Игуменья, прикрыв глаза, для убедительности перешла на шепот:
— Единое твое спасение в семье. Боюсь, завьешь горе веревочкой, а она затянется на твоей шейке петелькой и удушит.
— Не знаю, мать Ираида, что для своей жизни надумаю. Но одно ведаю: от горя в монастырь не укроюсь. Нет у меня веры, что возле вас можно покой найти от всех тревог. Судьбе до старости не покорюсь. А уж коли увижу, что сама себя в тупик загнала, то запрягу тройку, разгоню коней да с обрыва на камни — и конец! Коли не увидала Любава Порошина света любви, то и без него не станет жить. А теперь, мать, прощай. Обещалась в гости.

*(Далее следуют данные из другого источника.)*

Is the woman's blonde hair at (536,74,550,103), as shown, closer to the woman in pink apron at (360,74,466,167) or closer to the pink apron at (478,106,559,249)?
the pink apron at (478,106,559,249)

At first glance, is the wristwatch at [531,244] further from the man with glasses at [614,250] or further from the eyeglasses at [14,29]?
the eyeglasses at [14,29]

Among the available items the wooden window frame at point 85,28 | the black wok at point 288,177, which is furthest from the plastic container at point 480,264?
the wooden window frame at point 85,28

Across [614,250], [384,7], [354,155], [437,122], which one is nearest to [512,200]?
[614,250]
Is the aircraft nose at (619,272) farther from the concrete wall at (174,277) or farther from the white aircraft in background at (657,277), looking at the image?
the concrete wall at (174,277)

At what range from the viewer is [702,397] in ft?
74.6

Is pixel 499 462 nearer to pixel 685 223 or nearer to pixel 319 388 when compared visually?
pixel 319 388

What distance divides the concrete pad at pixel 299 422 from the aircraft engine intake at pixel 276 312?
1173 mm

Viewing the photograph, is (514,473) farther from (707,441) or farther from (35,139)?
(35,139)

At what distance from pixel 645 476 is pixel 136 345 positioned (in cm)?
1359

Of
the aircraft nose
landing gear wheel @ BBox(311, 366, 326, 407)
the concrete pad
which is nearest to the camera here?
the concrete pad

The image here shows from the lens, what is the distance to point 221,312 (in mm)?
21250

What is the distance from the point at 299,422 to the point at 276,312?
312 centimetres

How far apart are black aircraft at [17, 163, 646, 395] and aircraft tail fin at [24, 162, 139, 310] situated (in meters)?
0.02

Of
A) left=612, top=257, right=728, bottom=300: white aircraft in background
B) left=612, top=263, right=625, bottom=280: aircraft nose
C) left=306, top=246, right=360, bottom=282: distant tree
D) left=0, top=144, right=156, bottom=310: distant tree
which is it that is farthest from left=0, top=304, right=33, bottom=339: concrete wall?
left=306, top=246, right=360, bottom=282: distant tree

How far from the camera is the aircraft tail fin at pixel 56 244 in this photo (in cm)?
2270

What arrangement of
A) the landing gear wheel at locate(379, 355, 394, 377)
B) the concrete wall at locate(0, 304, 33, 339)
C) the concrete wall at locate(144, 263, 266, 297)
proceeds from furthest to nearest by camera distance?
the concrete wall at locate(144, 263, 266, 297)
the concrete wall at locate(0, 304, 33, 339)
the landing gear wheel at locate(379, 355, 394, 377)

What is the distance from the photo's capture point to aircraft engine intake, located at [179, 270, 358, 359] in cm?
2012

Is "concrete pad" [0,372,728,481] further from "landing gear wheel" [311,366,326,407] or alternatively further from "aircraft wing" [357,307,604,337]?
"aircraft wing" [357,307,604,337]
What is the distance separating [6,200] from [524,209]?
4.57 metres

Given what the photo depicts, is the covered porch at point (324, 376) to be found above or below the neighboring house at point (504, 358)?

За неучтивость не обижайся, не ждала тебя.
— Чего велишь монахам сказать?
— Опять свое. Сказала уж…
— Меня послушай! Смири гордыню со скупостью, отдай деньги монахам добром.
Оглядывая себя в зеркале, Любава засмеялась.
— Не выполнишь волю покойного, Матерь Божья не благословит тебя на новую жизнь.
— Неужели? Небось она тебе сама про то сказала?
— Не богохульствуй.
— Меня владычицей не запугивай. Знаю, что к чему у вас пришито. Монахам денег не дам.
Задыхаясь от волнения, игуменья встала, погрозила Любаве пальцем:
— Против церкви встаешь? Мотри! Может, у монастыря на тебя уздечка найдется!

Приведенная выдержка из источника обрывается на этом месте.